— BEGIN Passage provided —

The WiFi radio 20 is configured to wirelessly communicate with a PERS base station 30 either directly or via an intermediate WiFi access point (AP). Instead of WiFi, the mobile help button device 10 may be in short range wireless communication with the base station 30 by another short range wireless communication link, such as a dedicated 900 MHz link. The base station 30 is located in the residence and is connected with the PERS 8 (e.g. with the call center) via a reliable communication link 31 such as a telephone landline. The base station 30 provides the mobile help button device 10 with low-cost communication with the PERS 8 when the subscriber is at his or her residence. Thus, the short range wireless communication of the mobile help button device 10 with the base station 30 has a range approximately coinciding with the spatial extent of the residence (and possibly its immediate environs, e.g. extending to encompass a neighboring house or an apartment floor above or below a residence apartment or so forth). Although the short range communication preferably provides coverage for the entire residence, it is contemplated that in some instances the short range communication may fail to provide such complete coverage and there may, for example, be one or two rooms of a large house that are not covered by the short range communication. For example, if the WiFi 20 provides the short range communication with the base station 30, there may be one or two rooms, or portions thereof, that are outside of range of the WiFi hot spot of the residence.

The base station 30 includes a speaker 32 and a microphone 34. Thus, the base station 30 comprises a speakerphone console 30 via which a PRA can directly speak with the subscriber. To this end, the base station 30 employs the communication link 31 to the PERS 8, such as a landline telephone link (although another type of reliable wired or wireless link is also contemplated, such as a cable television cable link or so forth).

— END Passage provided —

**Set problem 1**
Reproduce the passage on the PERS base station word for word.

— BEGIN Input material —

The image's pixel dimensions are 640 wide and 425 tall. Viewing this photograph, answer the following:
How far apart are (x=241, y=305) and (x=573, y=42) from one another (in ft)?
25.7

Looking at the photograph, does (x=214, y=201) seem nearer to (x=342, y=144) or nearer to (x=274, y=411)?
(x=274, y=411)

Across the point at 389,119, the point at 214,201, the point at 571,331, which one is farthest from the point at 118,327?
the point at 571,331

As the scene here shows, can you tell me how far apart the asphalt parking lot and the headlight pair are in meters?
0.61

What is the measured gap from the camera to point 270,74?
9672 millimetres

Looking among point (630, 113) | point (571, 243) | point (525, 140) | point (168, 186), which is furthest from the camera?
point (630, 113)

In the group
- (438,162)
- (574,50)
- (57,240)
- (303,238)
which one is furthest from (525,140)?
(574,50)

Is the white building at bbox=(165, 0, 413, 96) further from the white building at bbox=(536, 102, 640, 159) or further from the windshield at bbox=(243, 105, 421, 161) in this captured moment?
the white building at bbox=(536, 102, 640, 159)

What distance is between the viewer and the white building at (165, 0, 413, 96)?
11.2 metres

— END Input material —
— BEGIN Input material —

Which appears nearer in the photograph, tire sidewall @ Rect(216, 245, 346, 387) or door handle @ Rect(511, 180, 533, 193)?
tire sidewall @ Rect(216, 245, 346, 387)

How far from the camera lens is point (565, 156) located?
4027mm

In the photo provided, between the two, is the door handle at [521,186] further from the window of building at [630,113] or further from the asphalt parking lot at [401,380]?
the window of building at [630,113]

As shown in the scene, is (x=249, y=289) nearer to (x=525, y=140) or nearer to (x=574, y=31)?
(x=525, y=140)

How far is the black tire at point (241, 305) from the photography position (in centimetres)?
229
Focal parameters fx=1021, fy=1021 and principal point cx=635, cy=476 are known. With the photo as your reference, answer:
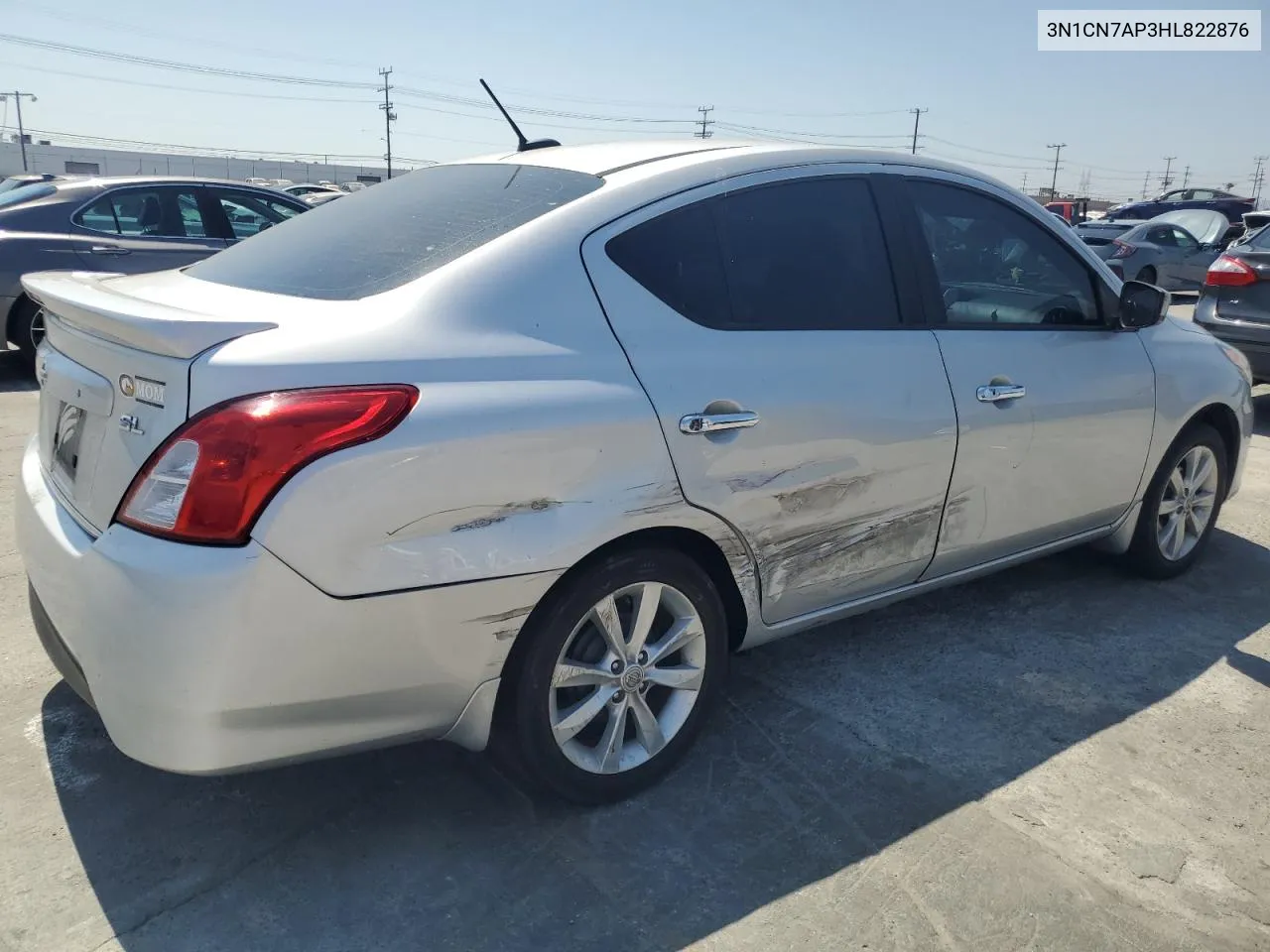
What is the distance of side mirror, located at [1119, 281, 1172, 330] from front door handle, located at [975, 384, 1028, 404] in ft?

— END Input material —
— BEGIN Input material —

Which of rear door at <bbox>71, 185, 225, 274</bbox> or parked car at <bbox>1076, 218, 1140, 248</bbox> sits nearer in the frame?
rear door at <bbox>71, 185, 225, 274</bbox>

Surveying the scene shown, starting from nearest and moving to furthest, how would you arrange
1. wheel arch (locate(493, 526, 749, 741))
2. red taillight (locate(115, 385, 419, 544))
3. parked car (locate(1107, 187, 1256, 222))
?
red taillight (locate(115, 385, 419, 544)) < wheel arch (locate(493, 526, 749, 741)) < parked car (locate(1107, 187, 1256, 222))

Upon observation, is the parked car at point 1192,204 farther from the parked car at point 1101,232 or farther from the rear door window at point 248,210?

— END Input material —

**Set problem 2**
In the records, copy out everything from the line containing "Is the white" down to the line containing "11.2 metres", both included, with "viewer" changed to "camera" and nothing else altered.

**Output 1**
The WiFi radio 20 is configured to wirelessly communicate with a PERS base station 30 either directly or via an intermediate WiFi access point (AP). Instead of WiFi, the mobile help button device 10 may be in short range wireless communication with the base station 30 by another short range wireless communication link, such as a dedicated 900 MHz link. The base station 30 is located in the residence and is connected with the PERS 8 (e.g. with the call center) via a reliable communication link 31 such as a telephone landline. The base station 30 provides the mobile help button device 10 with low-cost communication with the PERS 8 when the subscriber is at his or her residence. Thus, the short range wireless communication of the mobile help button device 10 with the base station 30 has a range approximately coinciding with the spatial extent of the residence (and possibly its immediate environs, e.g. extending to encompass a neighboring house or an apartment floor above or below a residence apartment or so forth). Although the short range communication preferably provides coverage for the entire residence, it is contemplated that in some instances the short range communication may fail to provide such complete coverage and there may, for example, be one or two rooms of a large house that are not covered by the short range communication. For example, if the WiFi 20 provides the short range communication with the base station 30, there may be one or two rooms, or portions thereof, that are outside of range of the WiFi hot spot of the residence.

The base station 30 includes a speaker 32 and a microphone 34. Thus, the base station 30 comprises a speakerphone console 30 via which a PRA can directly speak with the subscriber. To this end, the base station 30 employs the communication link 31 to the PERS 8, such as a landline telephone link (although another type of reliable wired or wireless link is also contemplated, such as a cable television cable link or so forth).

**Output 2**
Is the white building at bbox=(165, 0, 413, 96) further from the white building at bbox=(536, 102, 640, 159) or further from the windshield at bbox=(243, 105, 421, 161) in this captured moment?
the white building at bbox=(536, 102, 640, 159)

What distance is between the camera and the white building at (165, 0, 413, 96)?
11.2 metres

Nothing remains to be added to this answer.